Quand il tire un premier bilan, Erwan Kezzar est aujourd'hui presque étonné. «On n'aurait jamais cru lancer l'affaire aussi loin… Le gouvernement a lancé un programme national de formations gratuites sur le numérique, il y a eu un "hackathon" à l'automne 2015 à l'Elysée…»Autre bonne surprise : la diversification des activités. Notamment en direction de la formation des enfants ou des petites entreprises. «On n'avait pas anticipé que ce qu'on faisait se marierait aussi bien avec la formation professionnelle», souligne Kezzar, qui dit s'être très vite «recentré sur l'accès à l'emploi».
Perspectives.Philosophiquement, Kezzar se dit opposé à la Silicon Valley, le cœur de l'innovation américaine, où «tout va très vite». Il estime que le monde actuel a surtout besoin d'un numérique qui crée de l'emploi avec une dimension sociale. «C'est une victoire quand des étudiants qui viennent des quartiers se mettent à former des personnes de HEC, dit-il.
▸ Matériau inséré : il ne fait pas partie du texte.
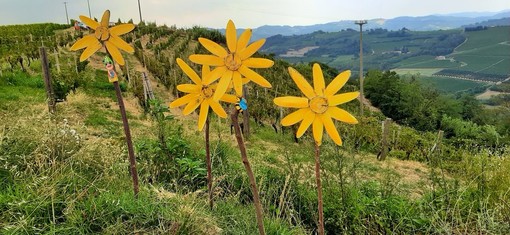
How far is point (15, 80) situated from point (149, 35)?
12852mm

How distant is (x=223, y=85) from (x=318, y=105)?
1.09 feet

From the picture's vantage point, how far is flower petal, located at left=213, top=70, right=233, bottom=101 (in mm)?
1264

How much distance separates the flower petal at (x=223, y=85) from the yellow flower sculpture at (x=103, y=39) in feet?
1.94

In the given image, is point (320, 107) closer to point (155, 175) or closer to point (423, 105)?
point (155, 175)

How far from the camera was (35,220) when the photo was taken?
2.05m

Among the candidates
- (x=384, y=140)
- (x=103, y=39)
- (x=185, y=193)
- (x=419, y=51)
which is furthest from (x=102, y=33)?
(x=419, y=51)

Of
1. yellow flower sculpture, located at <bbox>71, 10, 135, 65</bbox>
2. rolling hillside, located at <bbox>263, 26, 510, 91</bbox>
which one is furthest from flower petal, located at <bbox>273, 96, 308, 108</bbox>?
rolling hillside, located at <bbox>263, 26, 510, 91</bbox>

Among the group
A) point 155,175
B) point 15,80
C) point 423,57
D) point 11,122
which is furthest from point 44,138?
point 423,57

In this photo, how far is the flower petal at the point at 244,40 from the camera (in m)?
1.22

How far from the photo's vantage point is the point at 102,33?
64.7 inches

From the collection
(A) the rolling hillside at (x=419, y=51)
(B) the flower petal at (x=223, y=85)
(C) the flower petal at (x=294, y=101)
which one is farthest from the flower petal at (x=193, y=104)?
(A) the rolling hillside at (x=419, y=51)

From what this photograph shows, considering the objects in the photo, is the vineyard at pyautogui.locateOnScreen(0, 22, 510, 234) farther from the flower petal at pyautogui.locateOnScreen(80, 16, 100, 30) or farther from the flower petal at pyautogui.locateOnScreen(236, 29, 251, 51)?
the flower petal at pyautogui.locateOnScreen(236, 29, 251, 51)

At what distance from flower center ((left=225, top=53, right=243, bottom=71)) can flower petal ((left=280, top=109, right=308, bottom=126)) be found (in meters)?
0.24

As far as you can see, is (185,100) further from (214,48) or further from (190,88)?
(214,48)
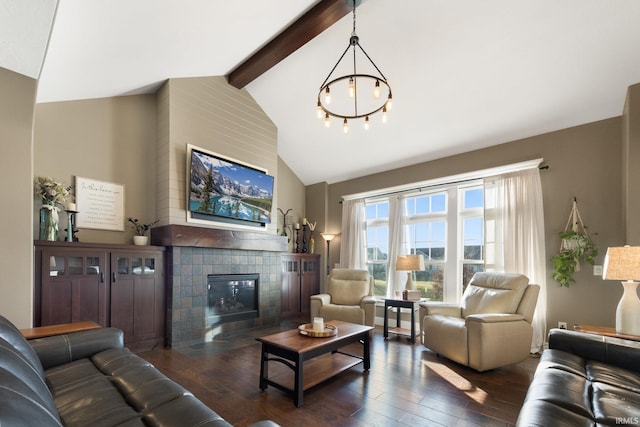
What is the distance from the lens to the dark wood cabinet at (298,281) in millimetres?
5816

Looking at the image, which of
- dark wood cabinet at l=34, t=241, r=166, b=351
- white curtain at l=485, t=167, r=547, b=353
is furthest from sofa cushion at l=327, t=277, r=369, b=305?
dark wood cabinet at l=34, t=241, r=166, b=351

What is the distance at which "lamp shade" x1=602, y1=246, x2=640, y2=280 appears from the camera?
101 inches

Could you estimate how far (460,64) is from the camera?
358cm

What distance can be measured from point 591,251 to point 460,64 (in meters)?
2.64

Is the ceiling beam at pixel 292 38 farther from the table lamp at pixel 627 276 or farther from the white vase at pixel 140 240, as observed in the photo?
the table lamp at pixel 627 276

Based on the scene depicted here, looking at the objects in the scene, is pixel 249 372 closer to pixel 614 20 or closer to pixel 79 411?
pixel 79 411

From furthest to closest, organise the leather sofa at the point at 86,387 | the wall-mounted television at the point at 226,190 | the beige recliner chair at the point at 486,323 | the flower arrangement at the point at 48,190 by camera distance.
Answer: the wall-mounted television at the point at 226,190 < the flower arrangement at the point at 48,190 < the beige recliner chair at the point at 486,323 < the leather sofa at the point at 86,387

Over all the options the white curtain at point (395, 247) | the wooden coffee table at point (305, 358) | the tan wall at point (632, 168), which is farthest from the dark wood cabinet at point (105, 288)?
the tan wall at point (632, 168)

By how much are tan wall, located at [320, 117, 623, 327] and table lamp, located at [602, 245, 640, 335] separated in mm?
953

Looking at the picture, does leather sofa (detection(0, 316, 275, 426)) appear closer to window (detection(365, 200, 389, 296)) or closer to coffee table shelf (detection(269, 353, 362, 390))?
coffee table shelf (detection(269, 353, 362, 390))

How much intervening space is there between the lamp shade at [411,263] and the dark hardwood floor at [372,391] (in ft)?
3.91

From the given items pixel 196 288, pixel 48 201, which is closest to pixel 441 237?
pixel 196 288

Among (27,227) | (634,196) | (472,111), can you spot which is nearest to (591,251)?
(634,196)

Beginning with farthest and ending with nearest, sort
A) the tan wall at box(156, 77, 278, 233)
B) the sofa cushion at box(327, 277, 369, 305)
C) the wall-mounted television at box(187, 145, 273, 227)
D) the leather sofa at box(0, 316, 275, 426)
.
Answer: the sofa cushion at box(327, 277, 369, 305) < the wall-mounted television at box(187, 145, 273, 227) < the tan wall at box(156, 77, 278, 233) < the leather sofa at box(0, 316, 275, 426)
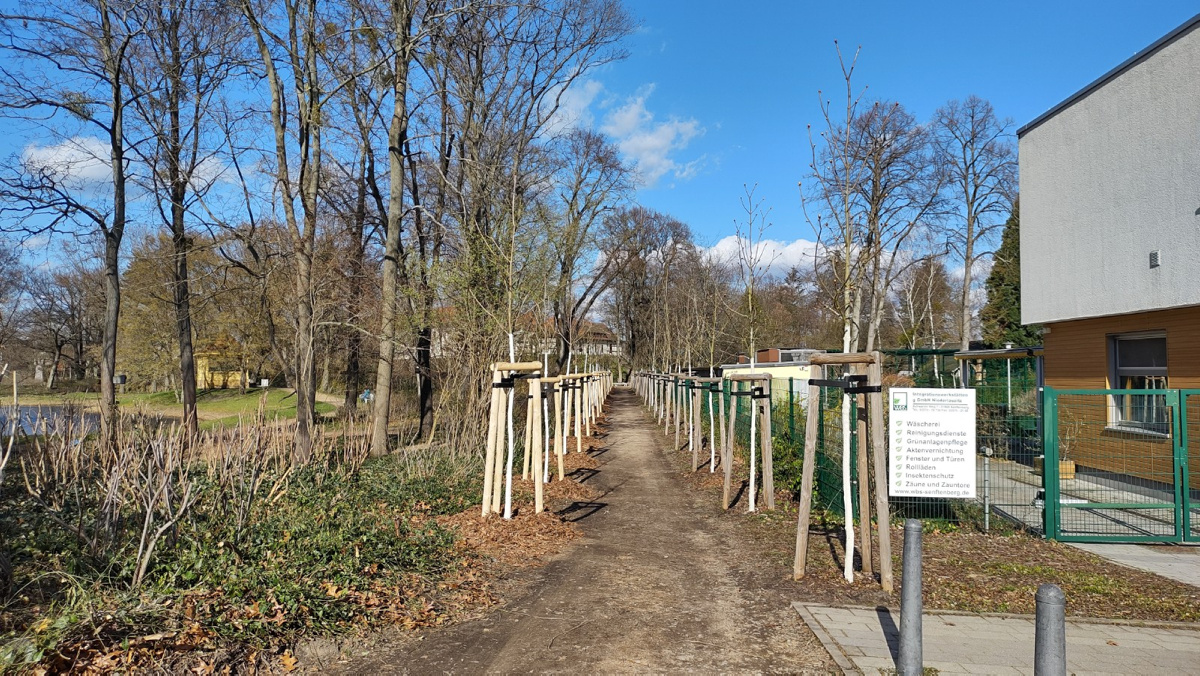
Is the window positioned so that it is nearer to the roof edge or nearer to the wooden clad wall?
the wooden clad wall

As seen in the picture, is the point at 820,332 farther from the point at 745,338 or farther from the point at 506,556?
the point at 506,556

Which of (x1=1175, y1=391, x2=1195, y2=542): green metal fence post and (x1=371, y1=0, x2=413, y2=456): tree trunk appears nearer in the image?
(x1=1175, y1=391, x2=1195, y2=542): green metal fence post

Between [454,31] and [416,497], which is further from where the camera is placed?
[454,31]

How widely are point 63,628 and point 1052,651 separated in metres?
5.03

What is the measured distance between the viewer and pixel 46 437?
796 centimetres

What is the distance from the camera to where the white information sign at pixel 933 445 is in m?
6.09

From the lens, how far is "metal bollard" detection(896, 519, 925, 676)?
4.19 m

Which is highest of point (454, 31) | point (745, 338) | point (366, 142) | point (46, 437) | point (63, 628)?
point (454, 31)

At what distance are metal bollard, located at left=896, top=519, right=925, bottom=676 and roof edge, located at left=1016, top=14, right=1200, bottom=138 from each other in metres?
10.8

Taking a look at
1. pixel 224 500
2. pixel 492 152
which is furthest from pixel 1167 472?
pixel 492 152

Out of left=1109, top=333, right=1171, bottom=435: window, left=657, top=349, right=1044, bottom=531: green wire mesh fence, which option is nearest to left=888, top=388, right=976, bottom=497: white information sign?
left=657, top=349, right=1044, bottom=531: green wire mesh fence

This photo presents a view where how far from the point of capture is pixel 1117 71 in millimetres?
11930

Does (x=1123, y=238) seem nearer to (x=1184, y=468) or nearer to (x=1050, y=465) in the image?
(x=1184, y=468)

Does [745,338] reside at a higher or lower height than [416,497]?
higher
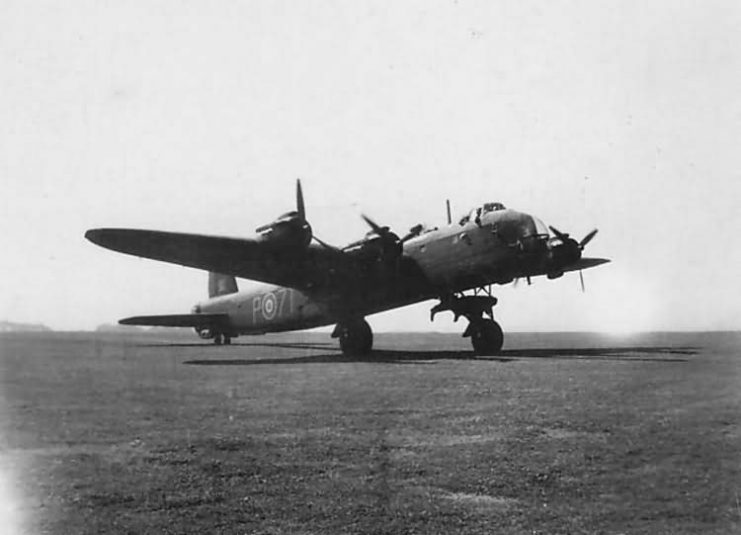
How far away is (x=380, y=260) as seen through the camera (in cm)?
1916

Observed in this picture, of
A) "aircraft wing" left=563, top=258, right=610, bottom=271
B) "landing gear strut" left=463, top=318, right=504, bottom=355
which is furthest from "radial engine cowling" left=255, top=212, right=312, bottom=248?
"aircraft wing" left=563, top=258, right=610, bottom=271

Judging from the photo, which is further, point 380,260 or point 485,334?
point 485,334

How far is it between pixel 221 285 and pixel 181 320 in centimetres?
246

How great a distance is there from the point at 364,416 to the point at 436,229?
1143 centimetres

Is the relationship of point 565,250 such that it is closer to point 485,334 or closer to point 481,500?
point 485,334

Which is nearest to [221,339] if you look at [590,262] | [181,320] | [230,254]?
[181,320]

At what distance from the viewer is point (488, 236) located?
18.2 metres

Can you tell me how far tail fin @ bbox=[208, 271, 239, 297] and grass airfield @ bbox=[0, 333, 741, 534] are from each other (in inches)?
752

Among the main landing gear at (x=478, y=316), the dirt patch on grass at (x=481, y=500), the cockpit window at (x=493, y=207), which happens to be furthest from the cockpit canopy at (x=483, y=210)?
the dirt patch on grass at (x=481, y=500)

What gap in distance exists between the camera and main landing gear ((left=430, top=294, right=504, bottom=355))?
1991cm

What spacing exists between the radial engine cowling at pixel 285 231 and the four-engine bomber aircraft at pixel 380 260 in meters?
→ 0.03

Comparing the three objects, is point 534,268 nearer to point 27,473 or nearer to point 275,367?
point 275,367

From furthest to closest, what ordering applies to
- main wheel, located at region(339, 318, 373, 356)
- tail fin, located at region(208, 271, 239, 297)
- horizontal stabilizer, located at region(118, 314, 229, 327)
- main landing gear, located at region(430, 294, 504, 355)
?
tail fin, located at region(208, 271, 239, 297), horizontal stabilizer, located at region(118, 314, 229, 327), main wheel, located at region(339, 318, 373, 356), main landing gear, located at region(430, 294, 504, 355)

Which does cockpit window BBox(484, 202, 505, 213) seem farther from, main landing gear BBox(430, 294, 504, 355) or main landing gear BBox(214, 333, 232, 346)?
main landing gear BBox(214, 333, 232, 346)
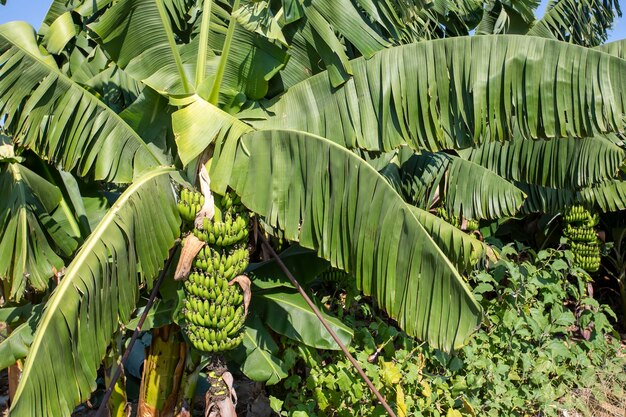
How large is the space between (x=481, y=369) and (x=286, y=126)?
222 centimetres

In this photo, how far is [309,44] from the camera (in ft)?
11.0

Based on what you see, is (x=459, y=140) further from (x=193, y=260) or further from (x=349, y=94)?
(x=193, y=260)

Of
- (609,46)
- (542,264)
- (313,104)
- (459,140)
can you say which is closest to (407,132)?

On veut donner des perspectives à ceux qu'on forme, mais aussi leur fournir un moteur citoyen.».
Le brassage des étudiants est selon Kezzar un atout («Il y a des apprenants qui rencontrent des gens qui ne pensent pas du tout comme eux») et la diversité des profils également. «O n est catalogués comme école de jeunes de banlieue, mais notre objectif est que les gens viennent du brevet des collèges à bac + 8».
Et maintenant ? D'ici à la fin de l'année sera proposée une formation (intitulée pour l'heure «couteau suisse numérique») qui utilisera le cloud pour permettre aux TPE-PME de se digitaliser. Egalement en projet, une formation sur les métiers de la donnée (data), et une autre sur les supports utilisateurs. D'autres créations d'écoles sont prévues : elles seront 35 à la fin de l'année, chiffre que Simplon espère tripler en 2020.
Emplois. Côté élèves, les étudiants qui sortent de l'école trouvent généralement des postes de développeurs juniors (en CDD ou CDI) dans des entreprises comme Orange, SNCF, AG2R La Mondiale… D'autres partiront en stage en «contrat pro» et pourront espérer gagner au bout d'un an entre 1 800 et 2 000 euros nets. Erwan et Frédéric sont tous deux issus de milieu «modeste», et ont fait le Celsa. «On savait que beaucoup de gens, à cause de leur précarité, n'avaient pas à leur disposition de formation pour réaliser leur rêve de se lancer dans ces milieux. Il ne faut pas oublier la dimension sociale et solidaire du projet. Dès le premier jour, on apprend aux "simploniens" à former des collégiens en ZEP [zone d'éducation prioritaire, ndlr]. Ils sont là pour apprendre, mais aussi redistribuer cette richesse-là.»